REQUESTS:
#1 Please list every date and time stamp given in the email thread below, in the order they appear.
#2 Transcribe the email thread below from "Best regards Stephen.yang" to "this on hardware?".

SOURCE TEXT:
Hi Adam,
We’re using the Radxa SiRider S1 development board, which is based on the Rockchip RK3588 SoC. You can find more details here: https://arace.tech/products/radxa-sirider-s1. The CPU consists of 4 Cortex-A76 cores and 2 Cortex-A55 cores.
Best, Stephen.yang
At 2025-10-06 06:00:44, "Adam Lackorzynski" adam@l4re.org wrote:
Hi Stephen,
I doubt this is hardware, it seldomly is. Would you be able to share which Arm core it is if you can? I'll try to reproduce here, your indication of increasing the timer frequency is a good hint. And knowing which core or at least category of core can be helpful.
BR, Adam
On Thu Oct 02, 2025 at 13:02:50 +0800, yy18513676366 wrote:
Hi Adam,
I truly appreciate your reply. I actually encountered this issue on real hardware rather than QEMU. May I ask if this problem could be related to the hardware itself? I’m not quite sure I fully understand.
Best regards Stephen.yang
在 2025-09-30 15:50:22,"Adam Lackorzynski" adam@l4re.org 写道:
Hi Stephen,
ok, thanks, that's tricky indeed.
In case you are doing this with QEMU, could you please make sure you have the following change in your QEMU?: https://lists.gnu.org/archive/html/qemu-devel/2024-09/msg02207.html
Or do you see this on hardware?
Thanks, Adam
On Tue Sep 30, 2025 at 11:14:57 +0800, yy18513676366 wrote:
Hi Adam,
Thank you very much for your reply — it really gave me some hope.

RECORD EXTRACTS:
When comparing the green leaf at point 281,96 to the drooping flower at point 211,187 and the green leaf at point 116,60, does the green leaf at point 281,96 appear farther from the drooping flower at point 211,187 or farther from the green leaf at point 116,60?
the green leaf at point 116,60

==

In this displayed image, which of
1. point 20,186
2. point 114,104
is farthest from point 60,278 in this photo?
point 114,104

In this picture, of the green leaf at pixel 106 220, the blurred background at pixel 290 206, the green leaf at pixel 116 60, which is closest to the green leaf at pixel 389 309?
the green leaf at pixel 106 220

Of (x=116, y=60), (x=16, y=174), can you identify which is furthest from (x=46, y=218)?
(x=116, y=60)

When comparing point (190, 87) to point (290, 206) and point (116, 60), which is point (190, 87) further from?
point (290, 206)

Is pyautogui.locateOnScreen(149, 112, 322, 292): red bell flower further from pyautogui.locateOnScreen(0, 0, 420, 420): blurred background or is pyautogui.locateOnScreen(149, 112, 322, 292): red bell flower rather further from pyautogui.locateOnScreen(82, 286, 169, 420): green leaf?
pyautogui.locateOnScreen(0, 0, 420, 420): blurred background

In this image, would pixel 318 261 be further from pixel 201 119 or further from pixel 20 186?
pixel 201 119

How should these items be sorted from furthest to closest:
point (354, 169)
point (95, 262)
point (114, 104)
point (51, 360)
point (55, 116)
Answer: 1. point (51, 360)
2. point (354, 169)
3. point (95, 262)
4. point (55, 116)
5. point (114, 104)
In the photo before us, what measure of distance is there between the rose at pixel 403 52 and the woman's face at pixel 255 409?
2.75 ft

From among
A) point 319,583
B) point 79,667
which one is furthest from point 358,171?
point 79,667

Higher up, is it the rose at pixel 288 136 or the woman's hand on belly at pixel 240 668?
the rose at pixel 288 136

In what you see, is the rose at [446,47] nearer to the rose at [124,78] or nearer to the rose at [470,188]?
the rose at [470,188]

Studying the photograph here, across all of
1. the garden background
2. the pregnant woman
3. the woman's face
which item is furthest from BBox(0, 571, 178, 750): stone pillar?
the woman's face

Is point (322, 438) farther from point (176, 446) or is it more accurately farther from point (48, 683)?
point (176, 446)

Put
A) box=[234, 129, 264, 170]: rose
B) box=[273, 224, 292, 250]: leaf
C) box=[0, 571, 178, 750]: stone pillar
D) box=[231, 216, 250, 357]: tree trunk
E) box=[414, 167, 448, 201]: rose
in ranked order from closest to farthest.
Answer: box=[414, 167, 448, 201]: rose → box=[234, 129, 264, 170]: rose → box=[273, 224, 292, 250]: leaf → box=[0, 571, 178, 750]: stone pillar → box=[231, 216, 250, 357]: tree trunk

EXPECTED OUTPUTS:
#1
2025-10-06 06:00:44
Thu Oct 02, 2025 at 13:02:50 +0800
2025-09-30 15:50:22
Tue Sep 30, 2025 at 11:14:57 +0800

#2
Best regards Stephen.yang
在 2025-09-30 15:50:22,"Adam Lackorzynski" adam@l4re.org 写道:
Hi Stephen,
ok, thanks, that's tricky indeed.
In case you are doing this with QEMU, could you please make sure you have the following change in your QEMU?: https://lists.gnu.org/archive/html/qemu-devel/2024-09/msg02207.html
Or do you see this on hardware?